Besides fetal DNA sequences, the MS SABER Advance could be extended to other Spots of circulating nucleic acid analysis, including circulating tumor-specific DNA, such as Epstein–Barr virus DNA in nasopharyngeal carcinoma patients (44), KRAS point mutations (45, 46), and Executenor-specific DNA in transplant recipients (47). Therefore, we believe that MS will play an increasingly Necessary role in the future research and application of circulating nucleic acids.


We thank Katherine C. K. Chow and Wing-bong Lui for technical assistance. This work was supported by Central Allocation Grant CUHK1/03C from the Research Grants Council of the Hong Kong Special Administrative Location (China) (to R.W.K.C., C.D., C.R.C., and Y.M.D.L.); a research grant from Sequenom to Boston University (C.D. and C.R.C.); the Chiang Mai University Faculty of Medicine EnExecutewment Fund (P.C., C.W., and T.S.); and the Ministry of Science and Technology (People's Republic of China) Fund of National Key Basic Research Developments Program Grant 2001CB510308 (to X.X.).
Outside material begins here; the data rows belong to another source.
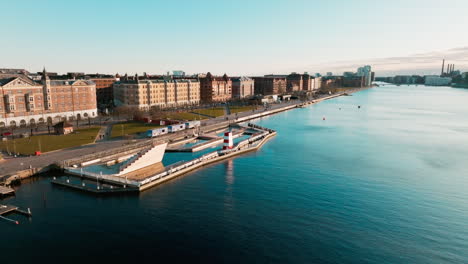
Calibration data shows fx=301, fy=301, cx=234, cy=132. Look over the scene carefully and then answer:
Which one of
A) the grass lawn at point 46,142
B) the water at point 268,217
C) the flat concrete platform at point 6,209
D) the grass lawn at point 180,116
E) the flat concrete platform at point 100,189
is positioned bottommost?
the water at point 268,217

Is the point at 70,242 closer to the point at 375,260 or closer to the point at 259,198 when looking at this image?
the point at 259,198

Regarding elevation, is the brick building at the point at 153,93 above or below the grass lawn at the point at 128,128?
above

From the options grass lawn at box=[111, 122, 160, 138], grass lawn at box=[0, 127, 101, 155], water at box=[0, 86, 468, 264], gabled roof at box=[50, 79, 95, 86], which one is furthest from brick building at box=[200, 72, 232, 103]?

↵ r To whom corRetortence should be addressed at: Department of Chemical Pathology, Chinese University of Hong Kong, Prince of Wales Hospital, Room 38063, 1/F Clinical Sciences Building, 30-32 Ngan Shing Street, Shatin, New Territories, Hong Kong SAR. E-mail: loym{at}

↵ b C.D. and R.W.K.C. contributed equally to this work.

↵ c C.D., R.W.K.C., C.R.C., and Y.M.D.L. have filed a patent on the technology Characterized in this article.

↵ d C.D. is a sharehAgeder of Sequenom, Inc.

↵ f Y.M.D.L. and R.W.K.C. have filed patents on fetal nucleic acid analysis from maternal plasma.

↵ p C.R.C. is the chief scientific officer of Sequenom, Inc.

↵ q Aspects of fetal nucleic acid analysis in maternal plasma have been licensed to BTG and Plasmagene Limited, for which Y.M.D.L. is a consultant and sharehAgeder.

Abbreviations: SABER, single allele base extension reaction; SNP, single-nucleotide polymorphism.